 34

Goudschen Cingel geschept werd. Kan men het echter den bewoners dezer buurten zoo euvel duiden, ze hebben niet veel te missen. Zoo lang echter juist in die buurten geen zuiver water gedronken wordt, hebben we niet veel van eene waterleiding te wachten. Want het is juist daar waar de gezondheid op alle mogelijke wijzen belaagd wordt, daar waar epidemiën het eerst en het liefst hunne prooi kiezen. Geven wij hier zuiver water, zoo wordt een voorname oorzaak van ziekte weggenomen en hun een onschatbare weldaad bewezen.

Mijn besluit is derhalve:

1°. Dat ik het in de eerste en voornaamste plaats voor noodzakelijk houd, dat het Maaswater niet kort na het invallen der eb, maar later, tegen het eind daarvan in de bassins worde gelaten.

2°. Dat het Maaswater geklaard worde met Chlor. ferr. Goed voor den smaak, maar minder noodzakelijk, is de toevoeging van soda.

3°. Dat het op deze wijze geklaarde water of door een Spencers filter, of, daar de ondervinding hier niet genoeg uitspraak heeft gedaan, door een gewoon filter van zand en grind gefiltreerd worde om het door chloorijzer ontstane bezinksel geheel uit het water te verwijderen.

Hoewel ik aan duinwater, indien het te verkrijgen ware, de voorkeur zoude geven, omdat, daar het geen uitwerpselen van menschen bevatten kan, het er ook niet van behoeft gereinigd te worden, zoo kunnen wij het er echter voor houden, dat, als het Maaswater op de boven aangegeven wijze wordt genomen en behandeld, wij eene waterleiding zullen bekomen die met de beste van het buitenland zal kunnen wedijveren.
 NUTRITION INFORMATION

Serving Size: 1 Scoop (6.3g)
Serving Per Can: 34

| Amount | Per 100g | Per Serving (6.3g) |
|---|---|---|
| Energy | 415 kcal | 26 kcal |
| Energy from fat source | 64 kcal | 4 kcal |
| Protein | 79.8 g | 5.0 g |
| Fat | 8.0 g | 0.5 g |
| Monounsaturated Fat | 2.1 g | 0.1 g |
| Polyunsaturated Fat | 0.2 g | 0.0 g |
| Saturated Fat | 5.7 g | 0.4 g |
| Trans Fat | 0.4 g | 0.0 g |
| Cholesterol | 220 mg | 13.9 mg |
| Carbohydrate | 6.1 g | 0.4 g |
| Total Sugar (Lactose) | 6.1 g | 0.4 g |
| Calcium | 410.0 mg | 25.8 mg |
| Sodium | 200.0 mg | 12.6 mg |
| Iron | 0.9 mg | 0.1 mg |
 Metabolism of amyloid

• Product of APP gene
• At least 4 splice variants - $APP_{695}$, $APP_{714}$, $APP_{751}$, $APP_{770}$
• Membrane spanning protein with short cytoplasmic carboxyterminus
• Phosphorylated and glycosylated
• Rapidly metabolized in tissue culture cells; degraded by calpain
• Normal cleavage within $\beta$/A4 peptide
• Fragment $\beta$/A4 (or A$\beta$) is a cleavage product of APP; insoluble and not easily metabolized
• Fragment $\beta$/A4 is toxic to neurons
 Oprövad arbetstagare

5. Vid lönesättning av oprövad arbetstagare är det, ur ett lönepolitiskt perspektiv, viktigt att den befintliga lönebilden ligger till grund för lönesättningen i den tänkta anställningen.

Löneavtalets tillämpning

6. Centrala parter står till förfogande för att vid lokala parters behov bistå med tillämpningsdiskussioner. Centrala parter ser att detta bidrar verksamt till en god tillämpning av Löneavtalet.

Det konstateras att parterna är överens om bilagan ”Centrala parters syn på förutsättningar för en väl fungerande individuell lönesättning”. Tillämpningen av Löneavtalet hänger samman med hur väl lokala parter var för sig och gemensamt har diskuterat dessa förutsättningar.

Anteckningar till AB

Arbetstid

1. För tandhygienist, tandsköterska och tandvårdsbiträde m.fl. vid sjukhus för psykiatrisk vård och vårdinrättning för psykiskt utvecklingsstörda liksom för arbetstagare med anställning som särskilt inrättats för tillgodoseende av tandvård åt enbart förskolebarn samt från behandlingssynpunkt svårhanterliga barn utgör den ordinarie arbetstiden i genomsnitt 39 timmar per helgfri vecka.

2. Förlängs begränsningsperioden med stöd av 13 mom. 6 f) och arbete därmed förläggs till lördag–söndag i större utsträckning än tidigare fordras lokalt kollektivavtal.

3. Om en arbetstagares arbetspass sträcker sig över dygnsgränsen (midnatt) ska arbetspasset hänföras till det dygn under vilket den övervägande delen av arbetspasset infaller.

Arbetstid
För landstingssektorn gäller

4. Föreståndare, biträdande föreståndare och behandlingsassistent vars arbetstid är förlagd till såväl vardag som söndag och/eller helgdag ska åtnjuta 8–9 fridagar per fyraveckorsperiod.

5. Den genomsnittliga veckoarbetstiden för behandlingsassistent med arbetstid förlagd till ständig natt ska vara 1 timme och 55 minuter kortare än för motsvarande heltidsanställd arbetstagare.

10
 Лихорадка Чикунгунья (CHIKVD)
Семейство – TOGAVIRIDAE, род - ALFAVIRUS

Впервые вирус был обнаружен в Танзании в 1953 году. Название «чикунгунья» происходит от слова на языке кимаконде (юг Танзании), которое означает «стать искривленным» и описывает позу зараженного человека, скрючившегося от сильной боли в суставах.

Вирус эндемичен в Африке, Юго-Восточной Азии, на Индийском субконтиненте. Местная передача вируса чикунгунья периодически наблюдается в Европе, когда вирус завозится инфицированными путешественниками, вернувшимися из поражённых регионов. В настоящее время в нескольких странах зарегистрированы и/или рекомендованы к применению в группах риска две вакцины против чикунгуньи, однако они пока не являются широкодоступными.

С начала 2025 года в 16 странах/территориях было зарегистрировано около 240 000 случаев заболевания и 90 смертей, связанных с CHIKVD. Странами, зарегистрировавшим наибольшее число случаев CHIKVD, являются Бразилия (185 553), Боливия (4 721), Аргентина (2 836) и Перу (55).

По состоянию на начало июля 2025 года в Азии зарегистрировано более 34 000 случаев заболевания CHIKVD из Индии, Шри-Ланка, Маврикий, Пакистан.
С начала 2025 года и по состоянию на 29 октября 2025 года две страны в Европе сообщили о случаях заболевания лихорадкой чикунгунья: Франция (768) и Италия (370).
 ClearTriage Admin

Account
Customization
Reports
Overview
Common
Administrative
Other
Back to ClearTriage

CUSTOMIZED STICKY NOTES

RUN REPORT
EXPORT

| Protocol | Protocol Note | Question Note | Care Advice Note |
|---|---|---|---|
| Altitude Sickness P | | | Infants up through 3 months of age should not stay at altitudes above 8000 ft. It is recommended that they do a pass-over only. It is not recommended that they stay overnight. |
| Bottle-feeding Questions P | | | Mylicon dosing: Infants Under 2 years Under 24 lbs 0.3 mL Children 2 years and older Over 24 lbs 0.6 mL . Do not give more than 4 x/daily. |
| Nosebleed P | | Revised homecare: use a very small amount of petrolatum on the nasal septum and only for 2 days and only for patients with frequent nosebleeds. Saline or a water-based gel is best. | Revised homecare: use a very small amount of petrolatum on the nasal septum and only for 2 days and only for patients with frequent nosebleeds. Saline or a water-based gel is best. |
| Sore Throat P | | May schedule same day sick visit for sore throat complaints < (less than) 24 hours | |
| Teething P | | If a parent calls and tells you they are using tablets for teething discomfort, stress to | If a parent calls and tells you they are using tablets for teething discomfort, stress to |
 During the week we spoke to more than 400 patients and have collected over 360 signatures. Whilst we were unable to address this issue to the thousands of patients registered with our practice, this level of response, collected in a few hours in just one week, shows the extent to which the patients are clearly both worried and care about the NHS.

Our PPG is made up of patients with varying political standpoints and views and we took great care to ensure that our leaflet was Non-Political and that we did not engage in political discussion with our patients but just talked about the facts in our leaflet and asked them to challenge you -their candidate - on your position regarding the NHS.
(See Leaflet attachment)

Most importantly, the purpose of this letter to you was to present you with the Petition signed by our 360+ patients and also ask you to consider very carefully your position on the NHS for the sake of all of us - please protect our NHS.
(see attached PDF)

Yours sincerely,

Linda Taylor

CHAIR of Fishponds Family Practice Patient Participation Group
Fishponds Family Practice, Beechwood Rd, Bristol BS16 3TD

- - - -

# TASK DESCRIPTION:
Beginning with the line that has "stay overnight. |" and ending with the line that has "Teething P |", set down the lines above exactly and include no others.

# SOLUTION FOR THIS PROBLEM:
| Altitude Sickness P | | | Infants up through 3 months of age should not stay at altitudes above 8000 ft. It is recommended that they do a pass-over only. It is not recommended that they stay overnight. |
| Bottle-feeding Questions P | | | Mylicon dosing: Infants Under 2 years Under 24 lbs 0.3 mL Children 2 years and older Over 24 lbs 0.6 mL . Do not give more than 4 x/daily. |
| Nosebleed P | | Revised homecare: use a very small amount of petrolatum on the nasal septum and only for 2 days and only for patients with frequent nosebleeds. Saline or a water-based gel is best. | Revised homecare: use a very small amount of petrolatum on the nasal septum and only for 2 days and only for patients with frequent nosebleeds. Saline or a water-based gel is best. |
| Sore Throat P | | May schedule same day sick visit for sore throat complaints < (less than) 24 hours | |
| Teething P | | If a parent calls and tells you they are using tablets for teething discomfort, stress to | If a parent calls and tells you they are using tablets for teething discomfort, stress to |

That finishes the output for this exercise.